On the other hand, it was submitted on the behalf of the Respondents that the order freezing the petitioner’s bank account would cease to be operative since a period of one year has since elapsed.

Held: –

  • The Hon’ble Court after considering the submissions made and facts of the case, found that the respondents are unable to point out any provision under the Central Goods and Services Tax Act, 2017, permitting respondent no. 2 to issue such a communication directing the Bank to freeze the bank account.
  • On the behalf of the respondents, reference was made to Section 83 of the Act, which empowers to Commissioner to issue an order for provisional attachment of assets including bank accounts. However, an order of provisional attachment of assets under Section 83 of the CGST Act can be issued only if the Commissioner is of the view that it is necessary to protect the interest of the Revenue. And, admittedly, in the present case, the Commissioner has not issued any such order.

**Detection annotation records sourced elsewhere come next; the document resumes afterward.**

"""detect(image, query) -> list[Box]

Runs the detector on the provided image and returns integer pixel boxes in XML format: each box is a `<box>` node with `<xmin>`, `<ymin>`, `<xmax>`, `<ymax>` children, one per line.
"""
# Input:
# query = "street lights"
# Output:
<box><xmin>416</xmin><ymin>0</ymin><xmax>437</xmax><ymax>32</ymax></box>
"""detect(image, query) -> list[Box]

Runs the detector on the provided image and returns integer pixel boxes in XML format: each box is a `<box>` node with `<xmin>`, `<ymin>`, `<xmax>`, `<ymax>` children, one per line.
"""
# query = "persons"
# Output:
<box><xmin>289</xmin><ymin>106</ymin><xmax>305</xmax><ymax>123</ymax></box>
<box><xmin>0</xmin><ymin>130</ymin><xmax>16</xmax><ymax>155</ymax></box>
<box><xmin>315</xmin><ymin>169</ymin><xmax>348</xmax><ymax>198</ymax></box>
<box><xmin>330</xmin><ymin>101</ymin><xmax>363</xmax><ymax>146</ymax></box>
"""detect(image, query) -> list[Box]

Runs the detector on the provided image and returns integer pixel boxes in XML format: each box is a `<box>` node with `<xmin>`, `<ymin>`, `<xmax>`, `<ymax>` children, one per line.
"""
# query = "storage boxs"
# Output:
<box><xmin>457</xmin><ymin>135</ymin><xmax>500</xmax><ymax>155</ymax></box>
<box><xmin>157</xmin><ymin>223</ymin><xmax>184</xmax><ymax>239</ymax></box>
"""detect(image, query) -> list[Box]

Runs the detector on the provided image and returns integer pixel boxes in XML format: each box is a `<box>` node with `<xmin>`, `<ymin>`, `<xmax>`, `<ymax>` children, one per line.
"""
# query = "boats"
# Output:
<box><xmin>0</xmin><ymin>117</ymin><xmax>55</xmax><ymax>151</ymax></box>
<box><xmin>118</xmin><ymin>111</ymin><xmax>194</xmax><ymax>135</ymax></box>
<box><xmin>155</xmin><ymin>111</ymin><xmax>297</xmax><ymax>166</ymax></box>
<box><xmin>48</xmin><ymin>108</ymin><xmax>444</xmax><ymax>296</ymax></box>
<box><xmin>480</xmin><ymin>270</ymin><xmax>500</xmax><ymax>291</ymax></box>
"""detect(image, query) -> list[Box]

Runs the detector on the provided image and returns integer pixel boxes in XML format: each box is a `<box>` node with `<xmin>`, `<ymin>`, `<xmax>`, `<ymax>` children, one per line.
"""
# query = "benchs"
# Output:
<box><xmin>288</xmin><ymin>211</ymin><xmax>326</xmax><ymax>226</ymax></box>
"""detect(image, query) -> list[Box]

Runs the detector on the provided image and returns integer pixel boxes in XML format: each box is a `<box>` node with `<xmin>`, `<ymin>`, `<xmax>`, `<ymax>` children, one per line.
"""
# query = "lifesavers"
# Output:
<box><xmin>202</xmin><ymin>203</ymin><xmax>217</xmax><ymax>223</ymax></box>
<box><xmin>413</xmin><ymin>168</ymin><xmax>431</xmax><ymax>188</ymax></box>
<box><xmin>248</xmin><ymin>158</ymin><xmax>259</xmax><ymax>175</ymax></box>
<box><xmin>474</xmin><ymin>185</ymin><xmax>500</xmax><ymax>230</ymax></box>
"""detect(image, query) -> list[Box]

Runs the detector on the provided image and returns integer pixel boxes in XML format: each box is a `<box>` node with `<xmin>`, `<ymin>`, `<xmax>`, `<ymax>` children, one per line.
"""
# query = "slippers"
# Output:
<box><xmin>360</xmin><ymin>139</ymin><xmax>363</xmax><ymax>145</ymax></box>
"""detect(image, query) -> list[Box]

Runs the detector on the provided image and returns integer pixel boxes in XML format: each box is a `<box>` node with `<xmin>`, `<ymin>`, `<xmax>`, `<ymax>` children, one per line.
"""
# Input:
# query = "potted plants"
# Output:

  • Further, it was found by the Hon’ble Court referring the decision of Hon’ble Supreme Court in Radha Krishan Industries v. State of Himachal Pradesh & Ors. (2021) 6 SCC 771, that it is well settled that the orders of provisional attachment of bank accounts or other assets of a tax payer has a serious adverse effect on the business of the tax payer. It was observed by the Hon’ble Supreme Court that such drastic powers must be exercised only where it is necessary as it has wide adverse ramifications.  Further, this Court in number of decisions held that the power under Section 83 of the CGST Act can be exercised only subject to the conditions, as specified therein, being fully satisfied.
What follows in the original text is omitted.